I could be wrong but I feel that m 2 may have lost some weight recently...not sure why they both eat well, have plenty of hay etc.

They just feel a bit more boney well mainly Flake. I thought they would have put weight on as they dont run around so much recently due to ur broken 
fence.

Im planning on taking them to get weighed at the vets but just wanted to know if there is anyway I can tell if they are underweight and if they are how can I healthily fatten them up a bit?


----------



## frags (Feb 5, 2009)

Winter is always hard on rabbits and they eat more than normal during the colder months.
just give them a little more food and this should help them.


----------



## Kammie (Apr 4, 2009)

As a general rule with most animals you should be able to feel the spine eaily but not see it through the coat and with slight pressure you should be able to feel the ribs but you should never be able to see the ribs. If you can't feel the ribs don't worry too much but if you can't feel the spine they're likely to be over weight. With rabbits as well they start growing the dewlap (double chin) when they start getting too fat. If they are underweight you'll be able to see the spine and easily feel the ribs, if severely underweight you'll see and feel every bone where the body starts eating away at muscle to keep the animal alive.

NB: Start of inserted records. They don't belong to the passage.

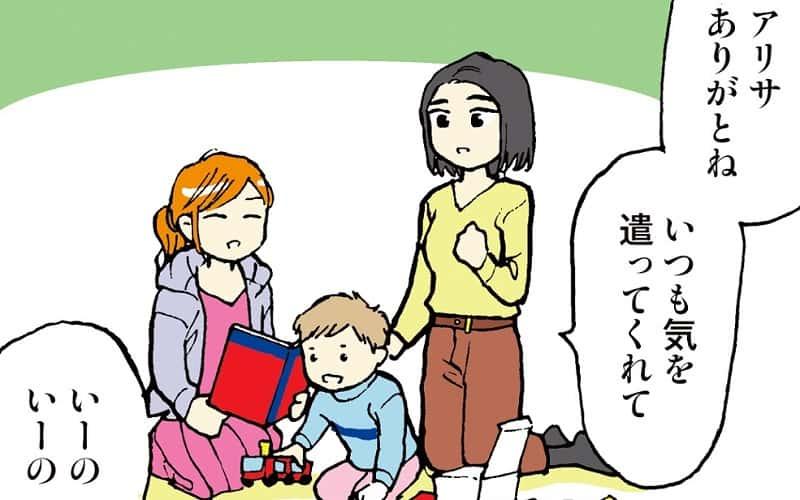 甥っ子を可愛がる切実な理由【ただいま婚活迷走中】第34話 その②#OL4コマ劇場
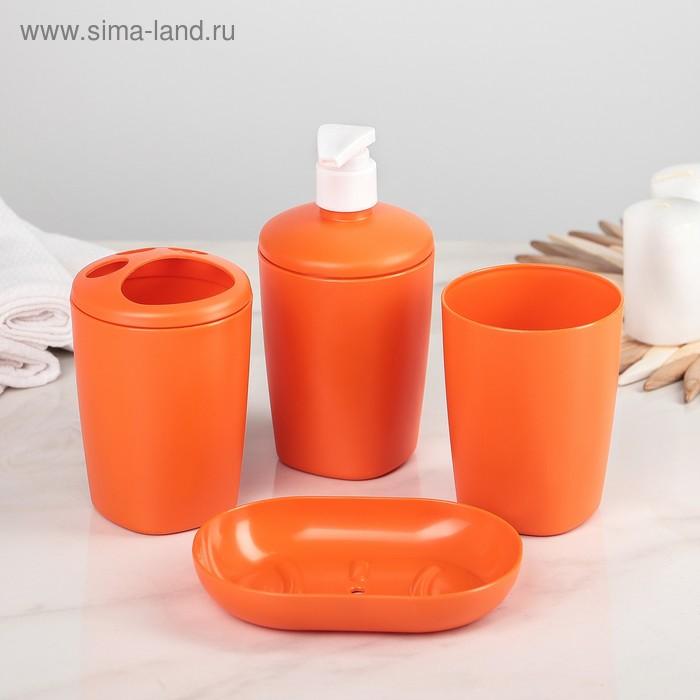 """Набор аксессуаров для ванной комнаты """"Aqua"""", цвет мандариновый"""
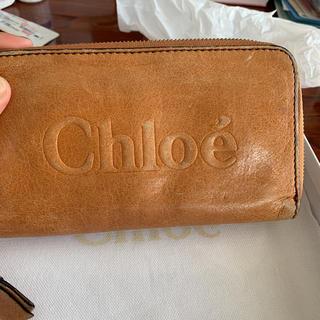 クロエ(Chloe)のChloe  長財布 本革(長財布)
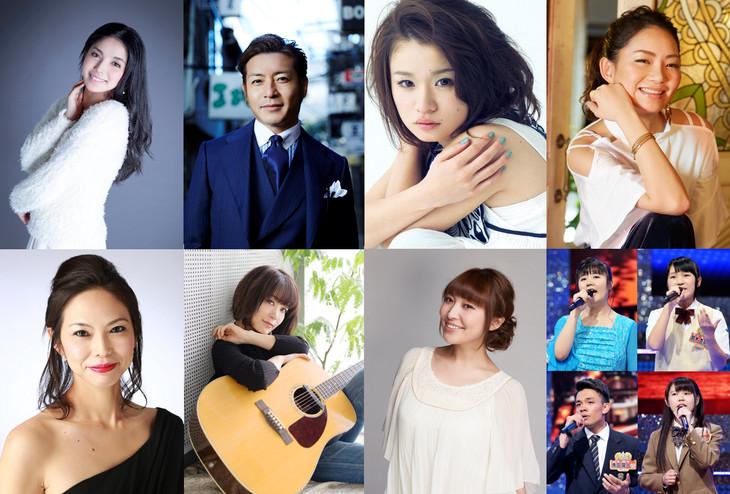「THEカラオケ★バトル コンサート ツアー」出演者。左上から時計回りに城南海、つるの剛士、fumika、宮本美季、U-18四天王、RiRiKA、森恵、翠千賀。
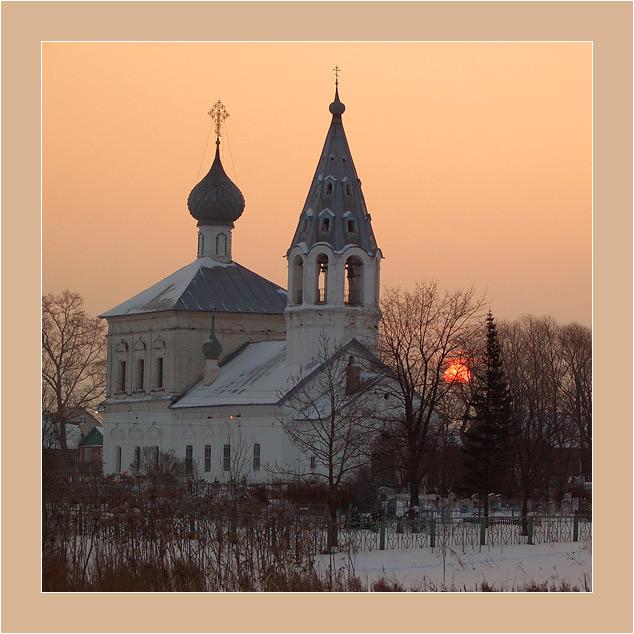 """фото """"Морозное утро."""" метки: природа, пейзаж, закат"""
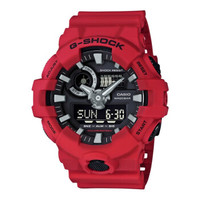 CASIO 卡西欧 手表男g-shock 防水防震双显大表盘高亮度全球购运动男表 GA-700-4A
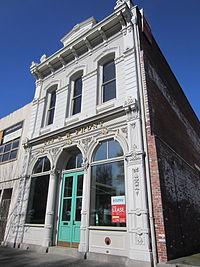 233 SW Front, Portland, Oregon (2014) - 2.JPG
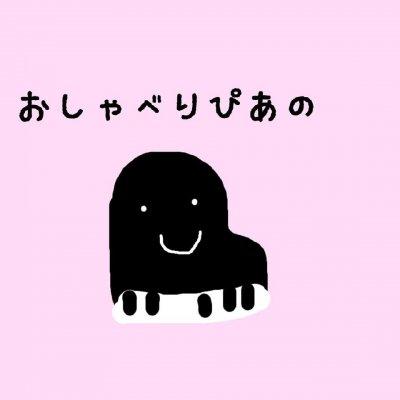 【板橋区大山教室】5回分おしゃべりピアノ(2~3歳向けピアノ個人レッスン)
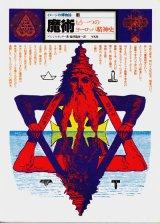 【魔術 もう一つのヨーロッパ精神史 イメージの博物誌4】フランシス・キング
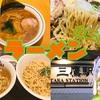 【三鷹ラーメンまとめ】三鷹駅周辺でおいしいラーメン★おすすめ9選!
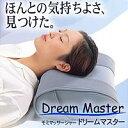 【ポイント最大10倍】ドリームマスターMD-5000ドリームマスター MD-5000 夢心地になれる!枕マッサージャー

Generally it should be comfortable to stroke along their back slightly feeling the raised spine but if all you can feel is boney spine they need to eat more or to see a vet if they are eating.


----------



## umber (Feb 15, 2009)

Thanks Guys will give them a good check over later when I get home! I dont think hey are very boney but just seem a little less meaty than before!


----------



## Lumpy (Jun 5, 2008)

I was worried mine were overweight but when they went for their myxi jabs recently the vet said he could feel their ribs easily and that they were fine, just chunky bunnies. It was a relief as I didn't fancy putting them on a diet. Mine do seem to be eating more now it is colder - the cats do too.


----------



## emzybabe (Jun 30, 2009)

I have noticed that my rabbits are eating twice as much hay at the mo, I'm having to re fill the hay racks morning and night. I have seen a really good poster showing rabbit weight guidelines, but cant find one online anywhere. My vet showed me that if you can grab a role/layer of fat on the side of their neck then it shouldnt be there, hence putting Miffy on a pellet diet


----------



## spudsmummy (May 1, 2009)

Hmm i am starting to wonder if i am feeding Buzz enough now 
i can easly feel his spine and ALL ribs, i can feel them when i am just stroking him and not trying to fell them iykwim 

Paula


----------



## crofty (May 2, 2008)

Give them some porridge 

You can feel all my buns ribs but they dont stick out and they have a good amount of muscle. Tinks dewlap is smaller then when i got her she just didnt get any exercise. Saffy never had a dewlap its just important to keep a eye on their weight. Teddy you can feel every bone, but he looks ok because he has such a thick coat. 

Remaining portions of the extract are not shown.